The Dowco Triumph Street Pipe Band was a Grade 1 competitive and concert pipe band based in Greater Vancouver, B.C., Canada, established in 1971 by former pupils of Pipe Major Malcolm Nicholson, C.M. of the Vancouver Police Pipe Band. The band was dissolved on September 16, 2018 by Pipe Major David Hilder.

History
In the 1970s and early 80s, the band ranked among the best in the world, and under the leadership of Pipe Major Hal Senyk and Lead Drummer William McErlean, Triumph Street placed 5th in Grade 1 at the 1979 World Pipe Band Championships. This achievement was the first time that a band from outside Scotland had won a major prize at the Worlds, in this case 'The Sash' for best drum corps. The band placed 6th in the Medley contest at the 2011 World's, finishing 9th overall.

The Dowco Triumph Street Pipe Band, sponsored by The Dowco Group of Companies, and wearing the MacLean of Duart Weathered Tartan, is a Grade One competitive and concert pipe band based in Greater Vancouver, British Columbia, Canada. Originally established in 1971, Dowco Triumph Street holds the honour of being the first band outside of Scotland to win a major World Championship prize, winning "The Sash" in 1979 under Lead Drummer Willie McErlean.

The band was led by Pipe Major David Hilder and Drum Sergeant Gary Corkin, along with support from Pipe Sergeant Shaunna Hilder and Pipe Corporal Gary Nimmo. Many of DTSPB's members won the 2006 World Pipe Band Championships in the Robert Malcolm Memorial Pipe Band in Grade 2 in a field of 39 bands. Robert Malcolm Memorial Grade 2 folded after the World Championships in 2006, and was reformed with the name Triumph Street in January 2007. The band membership was roughly the same, led by David and Shaunna Hilder and Drum Sergeant Andre Tessier. The band competed in Grade 2 for one year, before being promoted to grade 1 after winning the North American Championships in August 2007. The band adopted the name Dowco in honor of the generous financial sponsorship of the Dowco Group of Companies.

--- Information shown ---
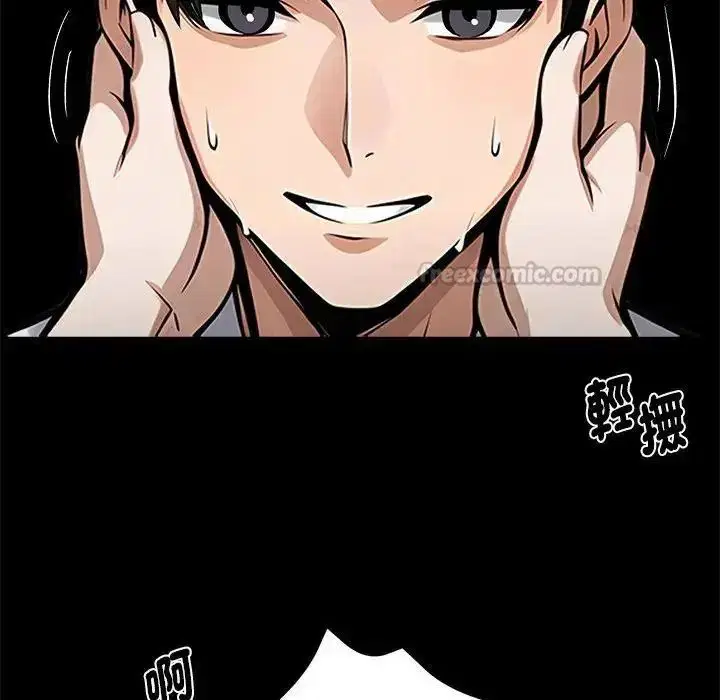 第156話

--- What the task requires ---
Reproduce the pipe band text from "The Dowco Triumph Street Pipe Band, sponsored" to "Drummer Willie McErlean.", swapping "Weathered" for "Modern".

--- The answer ---
The Dowco Triumph Street Pipe Band, sponsored by The Dowco Group of Companies, and wearing the MacLean of Duart Modern Tartan, is a Grade One competitive and concert pipe band based in Greater Vancouver, British Columbia, Canada. Originally established in 1971, Dowco Triumph Street holds the honour of being the first band outside of Scotland to win a major World Championship prize, winning "The Sash" in 1979 under Lead Drummer Willie McErlean.